Brief =>
Find the line that contains "What distance from the observer"; then retype it and each line after it, exactly, through the final line of the data below.

======== Working data

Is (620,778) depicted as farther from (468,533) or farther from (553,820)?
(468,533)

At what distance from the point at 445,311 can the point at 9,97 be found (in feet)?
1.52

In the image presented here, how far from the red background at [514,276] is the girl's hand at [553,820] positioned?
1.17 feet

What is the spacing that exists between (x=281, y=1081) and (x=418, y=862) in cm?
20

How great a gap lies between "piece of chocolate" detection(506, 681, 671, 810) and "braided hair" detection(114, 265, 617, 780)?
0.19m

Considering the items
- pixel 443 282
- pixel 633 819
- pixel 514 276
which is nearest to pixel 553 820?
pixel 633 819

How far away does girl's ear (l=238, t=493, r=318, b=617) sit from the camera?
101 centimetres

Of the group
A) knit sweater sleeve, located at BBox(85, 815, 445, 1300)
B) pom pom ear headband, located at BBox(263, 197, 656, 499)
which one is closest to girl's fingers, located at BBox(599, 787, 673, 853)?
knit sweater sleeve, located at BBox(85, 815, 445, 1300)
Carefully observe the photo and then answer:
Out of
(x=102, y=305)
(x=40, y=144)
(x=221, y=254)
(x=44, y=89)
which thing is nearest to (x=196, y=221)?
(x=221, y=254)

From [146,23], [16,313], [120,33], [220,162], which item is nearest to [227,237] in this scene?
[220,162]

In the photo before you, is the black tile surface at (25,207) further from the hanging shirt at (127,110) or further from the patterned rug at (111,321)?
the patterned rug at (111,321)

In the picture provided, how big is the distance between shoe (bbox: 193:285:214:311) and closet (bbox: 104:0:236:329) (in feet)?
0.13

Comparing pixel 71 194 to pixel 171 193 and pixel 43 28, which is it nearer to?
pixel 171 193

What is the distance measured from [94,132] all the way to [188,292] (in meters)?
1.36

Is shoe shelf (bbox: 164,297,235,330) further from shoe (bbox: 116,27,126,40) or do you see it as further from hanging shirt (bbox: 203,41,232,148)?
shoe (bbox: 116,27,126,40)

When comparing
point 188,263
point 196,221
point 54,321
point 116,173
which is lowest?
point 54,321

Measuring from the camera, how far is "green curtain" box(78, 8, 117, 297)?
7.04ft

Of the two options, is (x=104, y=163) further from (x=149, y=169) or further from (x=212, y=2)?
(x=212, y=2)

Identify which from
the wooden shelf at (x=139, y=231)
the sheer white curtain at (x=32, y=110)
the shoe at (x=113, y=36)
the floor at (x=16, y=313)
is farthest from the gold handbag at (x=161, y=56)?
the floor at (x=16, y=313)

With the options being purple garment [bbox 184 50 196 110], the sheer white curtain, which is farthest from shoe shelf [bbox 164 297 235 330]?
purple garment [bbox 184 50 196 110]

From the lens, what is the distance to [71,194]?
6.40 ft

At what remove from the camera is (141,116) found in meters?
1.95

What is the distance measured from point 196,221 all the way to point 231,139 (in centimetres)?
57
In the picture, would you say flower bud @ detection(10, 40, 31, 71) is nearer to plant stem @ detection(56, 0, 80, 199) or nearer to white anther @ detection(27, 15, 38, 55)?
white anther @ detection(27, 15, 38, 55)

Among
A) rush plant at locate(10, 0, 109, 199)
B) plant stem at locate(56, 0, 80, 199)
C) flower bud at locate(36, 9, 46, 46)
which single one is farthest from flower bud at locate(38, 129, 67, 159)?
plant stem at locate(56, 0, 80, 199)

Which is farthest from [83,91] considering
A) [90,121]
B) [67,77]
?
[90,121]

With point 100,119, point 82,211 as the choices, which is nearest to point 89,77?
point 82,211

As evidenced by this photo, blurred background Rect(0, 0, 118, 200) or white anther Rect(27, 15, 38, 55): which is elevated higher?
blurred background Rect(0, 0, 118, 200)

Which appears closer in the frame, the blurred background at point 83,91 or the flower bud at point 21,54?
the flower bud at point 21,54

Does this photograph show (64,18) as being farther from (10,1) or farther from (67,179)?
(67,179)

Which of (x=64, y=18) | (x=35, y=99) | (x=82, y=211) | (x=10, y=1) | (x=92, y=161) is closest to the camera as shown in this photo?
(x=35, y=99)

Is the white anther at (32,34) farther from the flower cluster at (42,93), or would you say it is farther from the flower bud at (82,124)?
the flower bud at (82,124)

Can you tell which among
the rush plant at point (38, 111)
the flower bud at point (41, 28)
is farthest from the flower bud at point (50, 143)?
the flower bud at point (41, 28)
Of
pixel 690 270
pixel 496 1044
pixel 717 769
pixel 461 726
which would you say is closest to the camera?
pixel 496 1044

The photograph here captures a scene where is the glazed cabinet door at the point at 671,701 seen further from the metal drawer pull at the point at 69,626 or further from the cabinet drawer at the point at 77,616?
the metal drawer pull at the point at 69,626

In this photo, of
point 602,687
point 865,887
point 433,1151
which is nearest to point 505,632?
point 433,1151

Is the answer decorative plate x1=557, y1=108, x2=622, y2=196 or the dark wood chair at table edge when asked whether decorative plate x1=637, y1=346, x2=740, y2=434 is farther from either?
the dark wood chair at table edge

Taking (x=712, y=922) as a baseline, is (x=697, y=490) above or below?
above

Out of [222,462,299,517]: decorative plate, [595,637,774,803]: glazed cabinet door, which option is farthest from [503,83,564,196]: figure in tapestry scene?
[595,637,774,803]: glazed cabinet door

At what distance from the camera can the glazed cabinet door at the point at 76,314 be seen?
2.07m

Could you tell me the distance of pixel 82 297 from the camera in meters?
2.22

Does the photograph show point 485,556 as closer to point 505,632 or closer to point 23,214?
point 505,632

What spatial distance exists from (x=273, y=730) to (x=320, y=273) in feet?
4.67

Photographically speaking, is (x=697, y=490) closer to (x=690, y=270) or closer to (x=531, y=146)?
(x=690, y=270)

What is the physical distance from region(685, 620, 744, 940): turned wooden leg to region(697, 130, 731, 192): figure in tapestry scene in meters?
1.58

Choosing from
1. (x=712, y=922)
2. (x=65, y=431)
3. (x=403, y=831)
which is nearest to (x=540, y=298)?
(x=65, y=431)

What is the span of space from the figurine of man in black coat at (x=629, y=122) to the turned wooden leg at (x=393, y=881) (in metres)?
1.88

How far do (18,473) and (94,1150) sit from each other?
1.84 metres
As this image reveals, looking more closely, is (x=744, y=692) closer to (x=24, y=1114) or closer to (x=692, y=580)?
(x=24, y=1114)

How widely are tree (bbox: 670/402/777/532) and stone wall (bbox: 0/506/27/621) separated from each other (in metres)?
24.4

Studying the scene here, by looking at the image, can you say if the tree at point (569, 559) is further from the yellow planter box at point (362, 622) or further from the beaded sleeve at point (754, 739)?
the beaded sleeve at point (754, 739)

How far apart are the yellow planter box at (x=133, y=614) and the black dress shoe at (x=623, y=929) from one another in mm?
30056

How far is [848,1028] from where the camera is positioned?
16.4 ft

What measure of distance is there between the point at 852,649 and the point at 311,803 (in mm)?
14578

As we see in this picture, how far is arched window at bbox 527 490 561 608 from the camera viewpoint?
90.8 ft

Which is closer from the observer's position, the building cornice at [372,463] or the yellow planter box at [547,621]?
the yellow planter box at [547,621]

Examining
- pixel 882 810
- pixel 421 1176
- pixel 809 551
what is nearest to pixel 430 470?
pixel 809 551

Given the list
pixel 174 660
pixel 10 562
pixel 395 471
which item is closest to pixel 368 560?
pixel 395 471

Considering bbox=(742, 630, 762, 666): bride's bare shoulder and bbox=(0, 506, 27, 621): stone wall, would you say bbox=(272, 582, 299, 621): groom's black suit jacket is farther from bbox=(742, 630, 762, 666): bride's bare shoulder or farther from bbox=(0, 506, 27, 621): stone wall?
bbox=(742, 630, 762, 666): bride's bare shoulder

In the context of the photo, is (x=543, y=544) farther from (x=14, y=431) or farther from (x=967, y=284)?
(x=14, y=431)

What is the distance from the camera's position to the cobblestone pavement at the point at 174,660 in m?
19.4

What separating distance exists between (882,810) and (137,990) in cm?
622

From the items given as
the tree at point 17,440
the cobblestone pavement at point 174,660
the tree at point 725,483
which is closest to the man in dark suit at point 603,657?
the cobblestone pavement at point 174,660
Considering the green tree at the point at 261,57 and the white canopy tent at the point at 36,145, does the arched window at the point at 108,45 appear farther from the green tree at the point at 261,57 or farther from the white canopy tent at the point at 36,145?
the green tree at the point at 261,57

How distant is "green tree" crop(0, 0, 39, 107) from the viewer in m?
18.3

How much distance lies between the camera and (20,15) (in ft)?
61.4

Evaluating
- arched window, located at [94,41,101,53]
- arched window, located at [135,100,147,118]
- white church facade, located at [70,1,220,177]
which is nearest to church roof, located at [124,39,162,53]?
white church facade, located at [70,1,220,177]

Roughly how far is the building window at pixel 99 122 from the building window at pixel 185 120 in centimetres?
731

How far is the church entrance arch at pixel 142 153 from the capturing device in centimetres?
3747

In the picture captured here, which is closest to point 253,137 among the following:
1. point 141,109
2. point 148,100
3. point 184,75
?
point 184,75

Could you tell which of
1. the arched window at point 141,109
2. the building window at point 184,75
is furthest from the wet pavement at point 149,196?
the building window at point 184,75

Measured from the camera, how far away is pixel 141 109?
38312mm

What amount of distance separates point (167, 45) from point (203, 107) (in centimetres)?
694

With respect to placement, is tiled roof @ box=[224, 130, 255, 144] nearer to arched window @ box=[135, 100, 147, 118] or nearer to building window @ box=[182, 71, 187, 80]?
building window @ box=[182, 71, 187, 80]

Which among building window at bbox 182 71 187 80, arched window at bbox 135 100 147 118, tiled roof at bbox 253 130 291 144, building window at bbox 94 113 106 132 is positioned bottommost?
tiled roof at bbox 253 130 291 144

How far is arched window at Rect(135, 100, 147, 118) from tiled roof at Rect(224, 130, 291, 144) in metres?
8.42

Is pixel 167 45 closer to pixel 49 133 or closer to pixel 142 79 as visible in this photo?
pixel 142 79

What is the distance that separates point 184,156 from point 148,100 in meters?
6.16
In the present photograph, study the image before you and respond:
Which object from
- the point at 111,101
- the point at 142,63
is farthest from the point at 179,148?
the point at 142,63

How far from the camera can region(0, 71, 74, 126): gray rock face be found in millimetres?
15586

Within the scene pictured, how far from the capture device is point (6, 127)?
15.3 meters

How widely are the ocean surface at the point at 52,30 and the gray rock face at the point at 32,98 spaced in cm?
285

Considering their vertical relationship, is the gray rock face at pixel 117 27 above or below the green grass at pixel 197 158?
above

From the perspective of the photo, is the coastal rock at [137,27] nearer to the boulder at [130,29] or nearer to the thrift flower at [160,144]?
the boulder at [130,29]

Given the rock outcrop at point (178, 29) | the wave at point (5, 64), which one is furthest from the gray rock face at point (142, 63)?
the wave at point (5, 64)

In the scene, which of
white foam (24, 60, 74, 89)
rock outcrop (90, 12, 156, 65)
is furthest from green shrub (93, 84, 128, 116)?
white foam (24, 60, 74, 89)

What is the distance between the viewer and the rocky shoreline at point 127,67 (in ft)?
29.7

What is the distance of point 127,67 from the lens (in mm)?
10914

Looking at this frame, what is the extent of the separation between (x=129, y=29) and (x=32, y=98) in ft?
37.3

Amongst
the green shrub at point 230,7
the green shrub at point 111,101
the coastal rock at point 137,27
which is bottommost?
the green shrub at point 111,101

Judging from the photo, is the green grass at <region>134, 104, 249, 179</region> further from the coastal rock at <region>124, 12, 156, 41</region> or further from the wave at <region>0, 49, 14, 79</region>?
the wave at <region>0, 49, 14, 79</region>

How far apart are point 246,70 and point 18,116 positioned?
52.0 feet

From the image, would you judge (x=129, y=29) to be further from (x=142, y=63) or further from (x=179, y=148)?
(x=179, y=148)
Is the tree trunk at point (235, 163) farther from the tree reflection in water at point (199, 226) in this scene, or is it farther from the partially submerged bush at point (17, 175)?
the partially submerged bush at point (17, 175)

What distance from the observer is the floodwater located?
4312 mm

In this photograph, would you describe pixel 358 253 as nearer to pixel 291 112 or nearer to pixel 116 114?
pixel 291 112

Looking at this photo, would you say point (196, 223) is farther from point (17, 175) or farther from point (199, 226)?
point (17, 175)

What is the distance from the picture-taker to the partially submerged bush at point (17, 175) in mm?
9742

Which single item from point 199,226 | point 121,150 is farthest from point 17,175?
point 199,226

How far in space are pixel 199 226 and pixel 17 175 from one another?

================

Solution below =>
What distance from the observer is the floodwater located?
4312 mm

In this photograph, would you describe pixel 358 253 as nearer to pixel 291 112 or nearer to pixel 116 114?
pixel 291 112

Looking at this photo, would you say point (196, 223) is farther from point (17, 175) or farther from point (199, 226)?
point (17, 175)

What is the distance from the picture-taker to the partially submerged bush at point (17, 175) in mm?
9742

Which single item from point 199,226 | point 121,150 is farthest from point 17,175?
point 199,226

How far in space are pixel 199 226 and pixel 17 175 from one another?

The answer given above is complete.